─── Given text
Additionally, while laboratory-grade Cs/Rb fountain clocks may be considered the world standard for time keeping, they are far higher SWaP than CSAC devices and not fieldable. For example, they may have 10⁻¹⁶ inaccuracy and 10⁻¹³ instability, but their volume may be approximately 100 liters. Similarly, laboratory optical clocks are considered the most accurate clocks (e.g., they may have 10⁻¹⁸ inaccuracy and 10⁻¹⁶ instability), but they are also not fieldable given their similarly high volume and reliance on many high precision lasers and large ultra-stable cavities. Moreover, the inventors have recognized and appreciated that these laboratory clocks may have no reasonable path to miniaturization to make them fieldable. The inventors have recognized and appreciated that timing may be generated locally by a clock that is more accurate, more stable, and lower in size, weight, and power (SWaP) than previous clocks, including those described above.

The inventors have recognized and appreciated that ions may help provide highly stable and accurate atomic clocks because of their insensitivity to the environment and long trapping lifetimes. In high SWaP laboratory environments, using ions has achieved an inaccuracy below 3*10⁻¹⁸ and instability of 5*10⁻¹⁵ at 1 second by driving optical transitions. These systems rely on two high SWaP components: an ultra-stable laser for driving the transition and an octave spanning self-referenced frequency comb for down conversion to the microwave domain. Recently, lower SWaP ion clocks have been developed using a microwave transition in ¹⁷¹Yb⁺ with inaccuracy of 6*10⁻¹⁴ measured in 25 days and instability of 2*10⁻¹¹ at 1 second. By operating in the microwave domain, the complexity and SWaP are reduced compared to optical ion clocks at the cost of a factor of 10⁻⁴ in stability. Both approaches benefit from insensitivity to the environment of trapped-ion approaches, with the microwave approach achieving lower SWaP at the cost of stability.
──────
─── Data
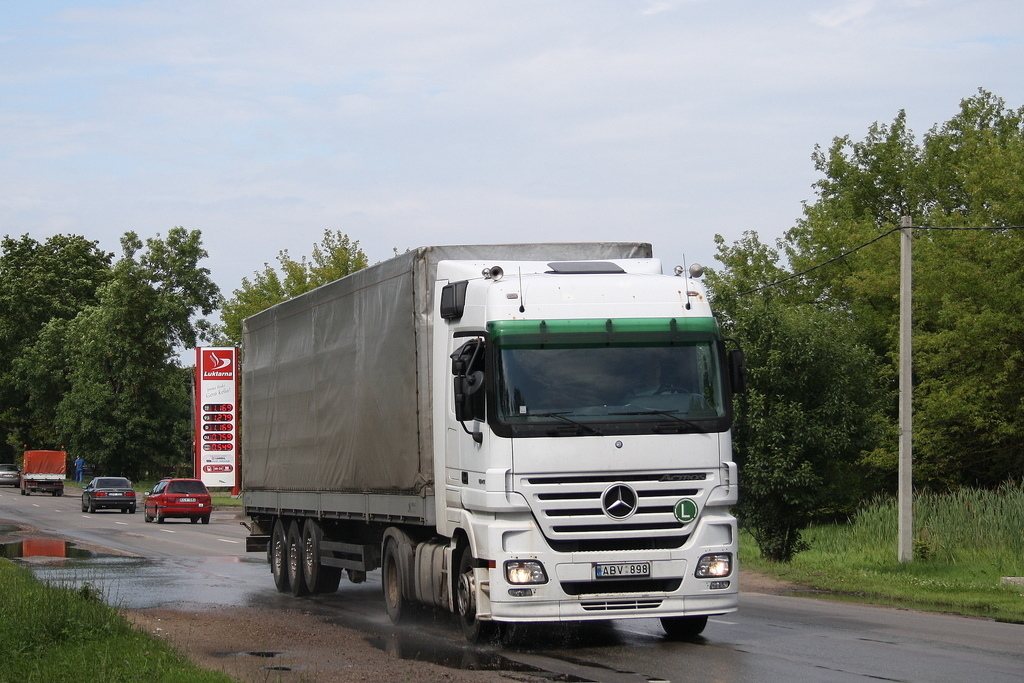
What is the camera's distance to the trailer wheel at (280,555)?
19.2 m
──────
Decide whether each statement below agrees with the passage on atomic clocks. For each, answer yes or no and quote the words of the passage that settle it.
1. Laboratory optical clocks are described as fieldable.
2. The lower SWaP ion clocks use a microwave transition in ¹⁷¹Yb⁺.
3. Cs/Rb fountain clocks may have a volume of about 10 liters.

**Written solution:**
1. No: "they are also not fieldable given their similarly high volume and reliance on many high precision lasers and large ultra-stable cavities."
2. Yes: "lower SWaP ion clocks have been developed using a microwave transition in ¹⁷¹Yb⁺"
3. No: "their volume may be approximately 100 liters."